*Assignment*: Could you repeat every line below exactly, skipping the images?
[[ Source information, beginning ]]
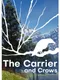 The Carrier and Crows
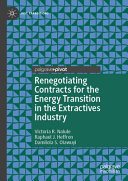  Renegotiating Contracts for the Energy Transition in the Extractives Industry (Just Transitions)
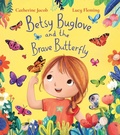 Cover: Betsy Buglove and the Brave Butterfly (PB) - Scholastic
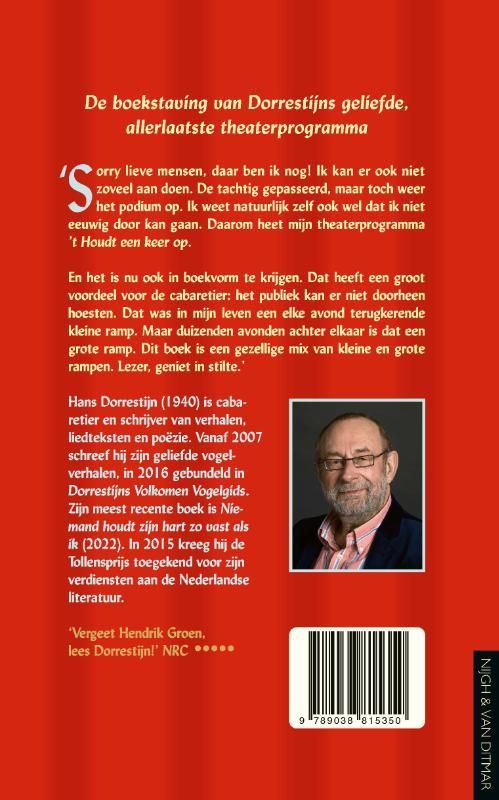 Hans Dorresstijn; 't Houdt een keer op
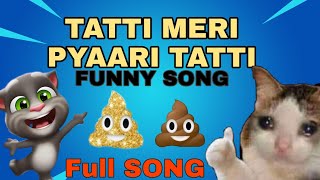 Tatti Meri Pyaari Tatti  FULL SONG   The Tatti Song  Funny Song [upl. by Brunn]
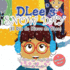 Dlee's Snow Day: the Snow Kids & Curious Cat Bilingual Story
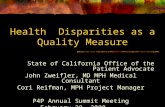 Health Disparities as a Quality Measure State of California Office of the Patient Advocate John Zweifler, MD MPH Medical Consultant Cori Reifman, MPH Project.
[[ Source information, end ]]
*Solution to the problem*:
 The Carrier and Crows
  Renegotiating Contracts for the Energy Transition in the Extractives Industry (Just Transitions)
 Cover: Betsy Buglove and the Brave Butterfly (PB) - Scholastic
 Hans Dorresstijn; 't Houdt een keer op
 Tatti Meri Pyaari Tatti  FULL SONG   The Tatti Song  Funny Song [upl. by Brunn]
 Dlee's Snow Day: the Snow Kids & Curious Cat Bilingual Story
 Health Disparities as a Quality Measure State of California Office of the Patient Advocate John Zweifler, MD MPH Medical Consultant Cori Reifman, MPH Project.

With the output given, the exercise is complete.